**Article:**
Preuve de cette dynamique, le mégaprojet du phosphate intégré (PPI) de Tébessa, qui représente l’un des plus importants investissements industriels en Algérie, vient de franchir une étape clé grâce à la participation d’un partenaire allemand. Lors d’une cérémonie organisée pour commémorer la nationalisation des mines, le PDG du groupe Sonarem, Belkacem Soltani, a annoncé que l’étude de faisabilité du projet est actuellement en cours avec l’appui d’une société allemande. Cette collaboration entre l’Algérie et l’Allemagne dans un secteur aussi stratégique illustre la confiance réciproque que les deux pays entretiennent.

**Données:**
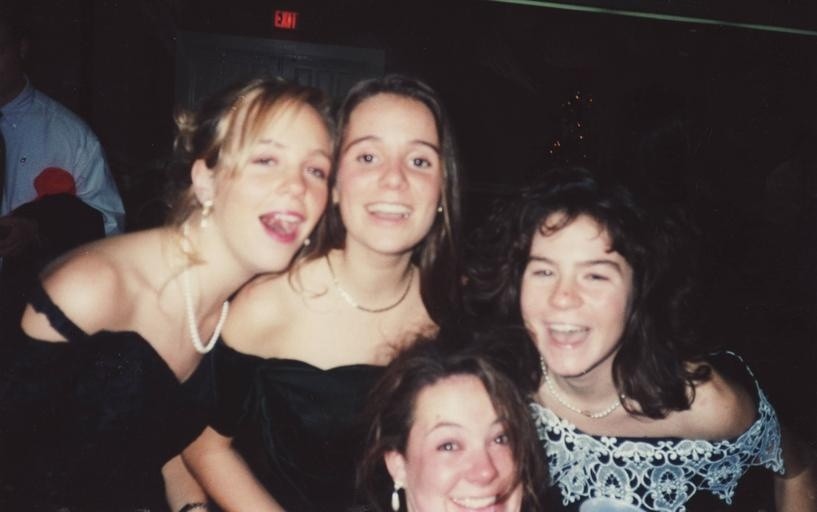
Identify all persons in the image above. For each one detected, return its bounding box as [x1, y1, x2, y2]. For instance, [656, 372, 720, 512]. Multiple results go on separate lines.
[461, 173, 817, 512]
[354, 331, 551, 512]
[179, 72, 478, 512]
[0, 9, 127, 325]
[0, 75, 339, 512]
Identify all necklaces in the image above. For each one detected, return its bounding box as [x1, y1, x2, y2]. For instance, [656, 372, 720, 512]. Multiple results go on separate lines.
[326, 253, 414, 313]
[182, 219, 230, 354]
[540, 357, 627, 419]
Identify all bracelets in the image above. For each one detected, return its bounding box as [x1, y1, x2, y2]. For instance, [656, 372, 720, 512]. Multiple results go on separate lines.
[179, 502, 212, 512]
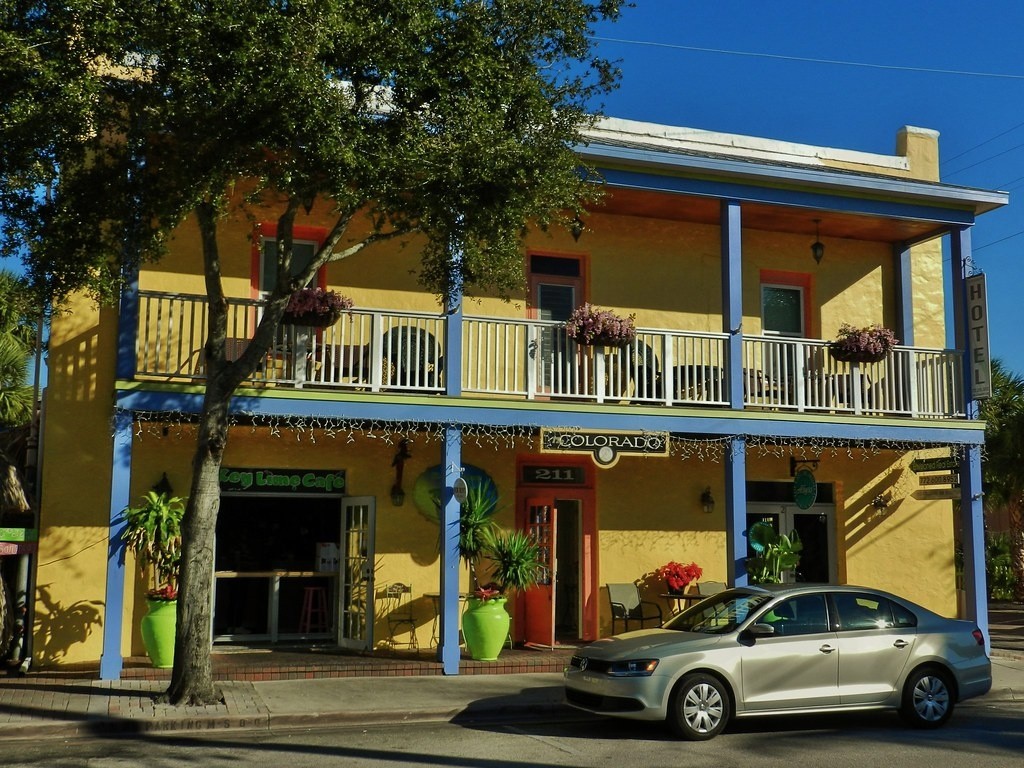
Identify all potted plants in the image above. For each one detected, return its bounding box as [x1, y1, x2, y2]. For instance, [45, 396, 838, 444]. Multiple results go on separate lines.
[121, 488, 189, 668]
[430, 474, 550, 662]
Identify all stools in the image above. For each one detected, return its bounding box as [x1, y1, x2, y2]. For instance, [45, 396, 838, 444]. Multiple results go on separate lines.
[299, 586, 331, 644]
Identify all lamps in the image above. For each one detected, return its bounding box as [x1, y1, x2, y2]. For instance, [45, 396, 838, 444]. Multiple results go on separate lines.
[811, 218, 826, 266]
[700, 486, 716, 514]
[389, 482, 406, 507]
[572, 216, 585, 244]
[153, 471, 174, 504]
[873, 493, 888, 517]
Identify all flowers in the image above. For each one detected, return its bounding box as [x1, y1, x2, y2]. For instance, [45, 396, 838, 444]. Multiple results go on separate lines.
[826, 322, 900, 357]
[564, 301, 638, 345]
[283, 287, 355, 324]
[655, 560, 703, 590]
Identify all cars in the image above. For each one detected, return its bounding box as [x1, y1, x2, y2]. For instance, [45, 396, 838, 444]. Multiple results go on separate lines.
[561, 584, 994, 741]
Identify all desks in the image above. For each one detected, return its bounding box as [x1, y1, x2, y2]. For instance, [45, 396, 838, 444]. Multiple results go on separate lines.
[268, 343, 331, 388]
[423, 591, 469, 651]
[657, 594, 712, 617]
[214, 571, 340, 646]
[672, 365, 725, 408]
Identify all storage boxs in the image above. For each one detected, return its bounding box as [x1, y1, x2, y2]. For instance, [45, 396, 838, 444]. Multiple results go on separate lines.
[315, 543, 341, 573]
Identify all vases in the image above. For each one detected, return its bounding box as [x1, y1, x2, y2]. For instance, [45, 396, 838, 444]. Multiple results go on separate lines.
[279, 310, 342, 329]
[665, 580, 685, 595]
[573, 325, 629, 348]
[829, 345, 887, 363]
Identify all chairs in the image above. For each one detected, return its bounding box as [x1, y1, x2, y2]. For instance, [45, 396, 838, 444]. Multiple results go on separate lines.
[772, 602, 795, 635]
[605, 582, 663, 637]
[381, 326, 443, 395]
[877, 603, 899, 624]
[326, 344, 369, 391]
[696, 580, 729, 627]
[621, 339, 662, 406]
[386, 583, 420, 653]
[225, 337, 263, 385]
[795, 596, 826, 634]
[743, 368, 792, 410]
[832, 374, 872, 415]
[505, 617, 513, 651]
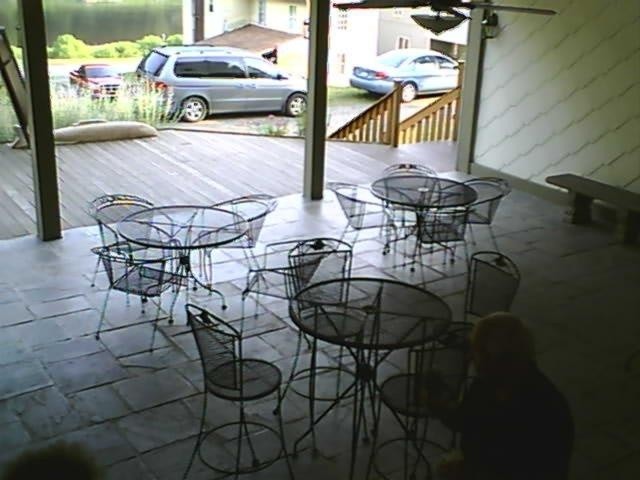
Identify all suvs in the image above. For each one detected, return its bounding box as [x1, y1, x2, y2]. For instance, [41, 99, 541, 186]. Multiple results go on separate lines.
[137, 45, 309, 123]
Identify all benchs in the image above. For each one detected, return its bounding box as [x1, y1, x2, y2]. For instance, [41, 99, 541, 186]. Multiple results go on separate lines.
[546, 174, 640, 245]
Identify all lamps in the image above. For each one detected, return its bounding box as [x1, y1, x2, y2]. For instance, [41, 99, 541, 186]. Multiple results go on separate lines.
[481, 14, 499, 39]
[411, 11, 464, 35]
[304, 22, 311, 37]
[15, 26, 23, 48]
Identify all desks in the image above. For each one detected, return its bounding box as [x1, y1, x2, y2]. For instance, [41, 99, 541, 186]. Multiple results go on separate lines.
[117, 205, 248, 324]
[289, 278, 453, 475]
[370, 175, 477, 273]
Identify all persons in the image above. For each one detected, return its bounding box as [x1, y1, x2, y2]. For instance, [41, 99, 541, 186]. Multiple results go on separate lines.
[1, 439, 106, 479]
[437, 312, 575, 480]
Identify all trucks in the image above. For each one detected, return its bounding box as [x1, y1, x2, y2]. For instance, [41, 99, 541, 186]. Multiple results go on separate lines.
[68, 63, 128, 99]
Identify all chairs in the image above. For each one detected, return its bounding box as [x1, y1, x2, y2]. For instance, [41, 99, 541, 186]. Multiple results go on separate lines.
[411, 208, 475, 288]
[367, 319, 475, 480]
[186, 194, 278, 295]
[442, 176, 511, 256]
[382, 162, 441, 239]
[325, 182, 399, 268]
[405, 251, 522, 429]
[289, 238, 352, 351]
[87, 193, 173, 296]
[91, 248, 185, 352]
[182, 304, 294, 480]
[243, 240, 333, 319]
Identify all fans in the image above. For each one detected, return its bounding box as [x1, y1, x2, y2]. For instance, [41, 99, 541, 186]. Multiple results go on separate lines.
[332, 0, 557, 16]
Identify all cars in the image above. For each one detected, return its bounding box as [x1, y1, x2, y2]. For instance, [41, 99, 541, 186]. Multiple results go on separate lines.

**Consigne A:**
Dans l'article sur le projet de phosphate de Tébessa, qui a annoncé que l'étude de faisabilité était en cours ?
**Consigne B:**
Recopiez fidèlement le passage de l'article sur le projet de phosphate de Tébessa allant de "Preuve de cette" à "deux pays entretiennent.".
**Consigne C:**
Rédigez la suite de l'article sur le projet de phosphate de Tébessa, en reprenant après sa dernière phrase.

**Réponse A:**
Belkacem Soltani, PDG du groupe Sonarem.

**Réponse B:**
Preuve de cette dynamique, le mégaprojet du phosphate intégré (PPI) de Tébessa, qui représente l’un des plus importants investissements industriels en Algérie, vient de franchir une étape clé grâce à la participation d’un partenaire allemand. Lors d’une cérémonie organisée pour commémorer la nationalisation des mines, le PDG du groupe Sonarem, Belkacem Soltani, a annoncé que l’étude de faisabilité du projet est actuellement en cours avec l’appui d’une société allemande. Cette collaboration entre l’Algérie et l’Allemagne dans un secteur aussi stratégique illustre la confiance réciproque que les deux pays entretiennent.

**Réponse C:**
Cette phase d’étude dite « Feed compétitive », menée selon le modèle EPC (Engineering, Procurement, Construction), devrait aboutir d’ici fin 2026. Elle permettra de lancer trois grandes unités de production d’engrais à Tébessa et Souk Ahras. Pour l’Algérie, ce partenariat avec l’Allemagne est bien plus qu’un simple appui technique : c’est une reconnaissance de ses capacités industrielles, et un signal envoyé aux marchés internationaux. Car si l’Algérie parvient, avec l’appui de l’Allemagne, à faire émerger une filière compétitive autour du phosphate, elle pourra se positionner comme un acteur majeur de la fertilisation agricole mondiale.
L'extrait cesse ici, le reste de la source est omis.